Keine Ahnung, ob bei WOW nur Kiddis unterwegs sind. Ich spiele Everquest 2 und habe nicht die Zeit fü ein zweites MMORPG. Alle aus meiner Gilde, die sich ebenfalls WOW zugelegt haben, spielen weiterhin lieber EQ2.

Irgendwann werd ich sicher auch mit WOW beginnen, warte aber lieber, bis sich der Hype etwas gelegt hat.

Grüsse
suba


----------



## Vordack (2. März 2005)

Also Loosa, Elzy und dem Superiordest (richitg geschrieben?) kann ich nur zustimmen.

Ich bin fast 29, eigentlich aus meine "sitz10StundenamTagvormPC" Zeit raus, aber WOW...

In den letzten 3-5 Jahren habe ich natürlich hier und da mal ein WE durchgezockt wen ein super Spiel rauskam, habe aber immer ziemlich schnell Interesse verloren (ausnahmen bestätigen die Regel)

WOW haäät ich mir auch nie gekauft wäre da nicht zufällih die News in der PCG (ja, ihr seit Schuld  ) gewesen daß man sich den Beta Key ziehen kann.

Naja, jetzt bin ich süchtig, denn alles an dem Spiel stimmt einfach.

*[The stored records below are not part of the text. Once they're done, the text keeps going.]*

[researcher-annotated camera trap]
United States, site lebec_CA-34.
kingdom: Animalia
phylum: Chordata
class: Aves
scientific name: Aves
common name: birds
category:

Zum Thema Kiddies, ja, es gibt welche, klar, aber bei weitem nicht so viele wie es anständige Spieler gibt (und wenn jemand 12 ist aber sich anständig verhält ist er für mich kein "Kiddie", ich habe schon mit ein paar <16 jährigen gespielt wo ich sie, ihrem Verhalte´n nach zu Urteilen, wesentlich älter geschätzt hätte)


----------